Opinion

Our emotional connection to music is deeper than we think

Vera UlitinaHave you ever wondered why a certain person has the musical tastes they do? The answer might seem very simple – no one knows.

Someone will say that he or she listens to music that fits their mood the best. Some might suggest more complicated versions of what the roots of musical tastes might be: certain psychological characteristics of a person, memories evoked by music, relation of the words to the person’s life, associating a beloved one with a particular type of music, a way of self expression, means of establishing oneself as opposing to the crowd or as a part of it.

The number of reasons for a person’s choice of music is endless. They are all significant. But I would like to present you one more idea about the connection of music and a person. In my opinion this connection lies deeper than just fashion or emotions. In fact, this connection is something fashion and emotions depend on.

Let’s go back to the time when we were kids. Most of us listened to the same music as our parents. But is that enough to influence us into adulthood?

This is my theory. The environment we live in affects the music we want to listen to. Music and our emotions are closely connected, and in turn, the environment we live in strongly influences our emotions.

Though everyone is different, people who live in the city tend to experience a certain standard set of positive and negative emotions like dancing in a club and techno-stress.

This makes them accustomed to constant lack of movement in the atmosphere of everything moving around them as a cause of a stress. They are the children of noise. So the music they will be listening to will most likely reflect their environment – it is club music. Those who feel depressed by the city will be trying to get even more noise – they will listen to heavy metal. For both groups, dancing offers a release from the constant commotion around them.

People from rural areas listen to country because the countryside is peaceful and quiet. Country people are opposite to the city people. They are the children of wind and peace. The music they listen to reflects the calmness of the environment, their ideas, and their life.

Musicians are the reverse side of my theory. How do musicians know where and what music they should create? They don’t plan what type of music they should write or sing. They live in the certain environment and they use music to express what they feel. Thus, they express their feelings in the shape of music.

It is a known fact that an artist will draw only the things he saw at least once in his life. Even if the drawing seems mysterious, it will consist of small elements that we can see in our world, only the combination will be unusual.

The same applies to music – the person can express only the emotions he knows, or the combination of familiar emotions.

I assume that the reality affects the music the singer performs or the composer produces. Therefore, if the person has never lived in the city, he won’t know any of the emotions that are connected with living in the city, and vice versa.

The basics for their music will still be those emotions they felt for the most part of their life. They still might sing about the life in the city, but with the perspective and emotions of a country dweller.

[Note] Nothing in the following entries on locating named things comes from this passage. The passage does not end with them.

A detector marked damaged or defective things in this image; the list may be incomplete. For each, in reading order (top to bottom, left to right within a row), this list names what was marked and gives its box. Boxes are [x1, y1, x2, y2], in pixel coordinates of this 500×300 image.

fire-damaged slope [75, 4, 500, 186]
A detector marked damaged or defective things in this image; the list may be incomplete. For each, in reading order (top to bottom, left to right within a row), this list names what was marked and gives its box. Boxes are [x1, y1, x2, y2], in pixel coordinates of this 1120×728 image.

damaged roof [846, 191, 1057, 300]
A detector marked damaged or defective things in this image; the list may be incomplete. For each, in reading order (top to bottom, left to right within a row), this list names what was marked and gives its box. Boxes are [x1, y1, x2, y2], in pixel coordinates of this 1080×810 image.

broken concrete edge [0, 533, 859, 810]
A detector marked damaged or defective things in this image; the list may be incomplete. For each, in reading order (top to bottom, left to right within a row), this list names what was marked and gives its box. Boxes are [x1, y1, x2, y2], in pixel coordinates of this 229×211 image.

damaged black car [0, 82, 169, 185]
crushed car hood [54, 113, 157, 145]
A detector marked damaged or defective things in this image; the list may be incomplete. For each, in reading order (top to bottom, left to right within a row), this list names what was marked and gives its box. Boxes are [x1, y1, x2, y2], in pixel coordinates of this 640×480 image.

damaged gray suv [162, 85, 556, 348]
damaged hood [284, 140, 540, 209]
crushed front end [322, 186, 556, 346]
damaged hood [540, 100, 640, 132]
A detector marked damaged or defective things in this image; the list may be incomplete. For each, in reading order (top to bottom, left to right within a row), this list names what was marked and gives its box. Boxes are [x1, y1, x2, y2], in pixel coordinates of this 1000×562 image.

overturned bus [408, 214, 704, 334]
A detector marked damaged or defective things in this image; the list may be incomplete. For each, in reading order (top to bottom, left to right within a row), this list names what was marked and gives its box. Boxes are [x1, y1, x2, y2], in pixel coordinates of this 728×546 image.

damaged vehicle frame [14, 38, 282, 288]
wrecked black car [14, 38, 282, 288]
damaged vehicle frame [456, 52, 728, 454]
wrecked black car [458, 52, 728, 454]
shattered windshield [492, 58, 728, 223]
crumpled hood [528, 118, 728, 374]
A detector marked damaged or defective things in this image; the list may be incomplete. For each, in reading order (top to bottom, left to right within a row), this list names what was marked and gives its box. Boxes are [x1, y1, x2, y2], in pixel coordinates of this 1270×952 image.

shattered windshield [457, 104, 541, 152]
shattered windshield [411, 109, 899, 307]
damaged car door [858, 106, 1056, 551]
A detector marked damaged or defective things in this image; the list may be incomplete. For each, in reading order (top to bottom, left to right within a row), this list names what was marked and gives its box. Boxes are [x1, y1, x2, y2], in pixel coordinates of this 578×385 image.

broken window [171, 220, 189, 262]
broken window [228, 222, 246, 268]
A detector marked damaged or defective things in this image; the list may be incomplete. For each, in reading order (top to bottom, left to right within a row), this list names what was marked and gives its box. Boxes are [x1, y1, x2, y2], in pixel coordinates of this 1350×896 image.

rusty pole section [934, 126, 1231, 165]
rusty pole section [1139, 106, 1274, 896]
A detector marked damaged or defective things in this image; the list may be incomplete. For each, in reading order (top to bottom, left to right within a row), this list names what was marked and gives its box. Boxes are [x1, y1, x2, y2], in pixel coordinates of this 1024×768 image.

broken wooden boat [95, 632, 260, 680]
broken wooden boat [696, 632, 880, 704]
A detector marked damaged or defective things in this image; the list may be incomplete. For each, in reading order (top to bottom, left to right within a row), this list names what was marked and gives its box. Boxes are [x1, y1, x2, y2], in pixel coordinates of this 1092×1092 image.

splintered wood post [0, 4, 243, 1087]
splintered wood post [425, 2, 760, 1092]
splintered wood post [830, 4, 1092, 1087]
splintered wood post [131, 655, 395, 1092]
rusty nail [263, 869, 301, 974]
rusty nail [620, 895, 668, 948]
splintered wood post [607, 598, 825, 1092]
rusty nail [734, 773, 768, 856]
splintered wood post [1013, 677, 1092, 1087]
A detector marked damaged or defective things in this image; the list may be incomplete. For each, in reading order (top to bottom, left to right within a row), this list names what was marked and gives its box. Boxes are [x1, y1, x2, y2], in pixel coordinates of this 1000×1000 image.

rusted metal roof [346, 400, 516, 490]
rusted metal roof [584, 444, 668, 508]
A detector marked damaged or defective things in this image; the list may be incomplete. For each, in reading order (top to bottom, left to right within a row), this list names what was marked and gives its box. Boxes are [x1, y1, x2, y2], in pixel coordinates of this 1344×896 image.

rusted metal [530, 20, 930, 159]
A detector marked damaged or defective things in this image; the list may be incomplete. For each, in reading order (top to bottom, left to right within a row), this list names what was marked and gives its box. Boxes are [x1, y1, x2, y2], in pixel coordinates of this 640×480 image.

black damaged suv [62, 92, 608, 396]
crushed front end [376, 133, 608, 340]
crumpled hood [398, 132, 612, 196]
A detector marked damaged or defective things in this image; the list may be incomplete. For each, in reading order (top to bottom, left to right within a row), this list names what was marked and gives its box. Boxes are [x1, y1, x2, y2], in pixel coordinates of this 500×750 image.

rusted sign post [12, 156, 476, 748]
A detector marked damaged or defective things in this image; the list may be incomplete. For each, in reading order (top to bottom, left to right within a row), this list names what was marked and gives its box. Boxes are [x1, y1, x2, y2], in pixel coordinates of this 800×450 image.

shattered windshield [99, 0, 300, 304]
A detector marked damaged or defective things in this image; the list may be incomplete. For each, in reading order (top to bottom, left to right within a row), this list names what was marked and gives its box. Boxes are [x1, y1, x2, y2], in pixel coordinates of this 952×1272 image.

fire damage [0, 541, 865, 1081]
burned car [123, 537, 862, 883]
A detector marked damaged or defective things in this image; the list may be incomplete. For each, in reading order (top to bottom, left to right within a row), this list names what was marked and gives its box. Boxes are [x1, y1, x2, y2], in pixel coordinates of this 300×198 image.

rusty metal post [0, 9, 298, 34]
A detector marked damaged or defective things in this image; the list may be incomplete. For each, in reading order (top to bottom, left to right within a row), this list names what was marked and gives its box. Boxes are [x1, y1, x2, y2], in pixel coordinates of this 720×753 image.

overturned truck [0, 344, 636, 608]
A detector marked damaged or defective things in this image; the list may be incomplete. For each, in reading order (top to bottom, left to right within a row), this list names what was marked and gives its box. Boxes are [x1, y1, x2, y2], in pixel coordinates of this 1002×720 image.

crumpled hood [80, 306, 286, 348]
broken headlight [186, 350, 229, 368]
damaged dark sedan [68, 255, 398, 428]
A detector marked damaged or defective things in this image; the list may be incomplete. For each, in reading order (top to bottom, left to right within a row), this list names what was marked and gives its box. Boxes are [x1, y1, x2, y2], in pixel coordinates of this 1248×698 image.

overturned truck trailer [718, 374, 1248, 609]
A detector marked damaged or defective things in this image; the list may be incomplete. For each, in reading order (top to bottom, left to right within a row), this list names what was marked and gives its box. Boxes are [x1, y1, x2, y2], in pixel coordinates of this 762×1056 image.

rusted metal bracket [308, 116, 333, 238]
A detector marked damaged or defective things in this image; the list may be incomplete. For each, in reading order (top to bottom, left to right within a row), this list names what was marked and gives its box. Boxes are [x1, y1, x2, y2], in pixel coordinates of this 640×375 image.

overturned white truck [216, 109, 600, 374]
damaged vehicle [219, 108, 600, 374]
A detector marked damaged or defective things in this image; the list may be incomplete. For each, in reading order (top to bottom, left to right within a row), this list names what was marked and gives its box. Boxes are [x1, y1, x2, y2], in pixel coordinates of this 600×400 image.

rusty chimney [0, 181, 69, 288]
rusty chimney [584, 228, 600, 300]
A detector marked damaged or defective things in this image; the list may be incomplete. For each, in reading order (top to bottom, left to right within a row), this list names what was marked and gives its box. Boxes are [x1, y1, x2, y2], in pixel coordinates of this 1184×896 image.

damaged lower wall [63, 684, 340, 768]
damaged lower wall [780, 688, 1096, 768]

A person from a city can also sing about the countryside, but the countryside will be not a common environment for him.

The nature of their music will be poetic for the composer, but he will be reflecting his emotions as a stranger to this environment, rather than as a part of it.

You don’t have to be born in a certain environment to be attracted to a certain type of music.

I experienced that myself. I am from a large industrial city, and we listen mostly to alternative rock or to club music.

I was opposed to the club music in favor of alternative rock or heavier when I lived in the city, but regardless of my preference, both club music and rock are noise.

When I came to Chadron, for some unknown reason rock music seemed too heavy for me, and club music much too noisy.

I started to listen to country music. I just feel like listening to country music for no logical reason.

During the summer I went back home, but I kept on listening to country music, but it lasted only for a week or so.

Country music seemed to be way too much of a fairy tale for the harsh reality of the city life, while both club music and rock music seemed to fit in with my emotional mood.

This is was where my theory about the deep connection of music and reality was born. Then my thought went on comparing and realizing new connections.

How is your taste in music influenced by your emotional landscape?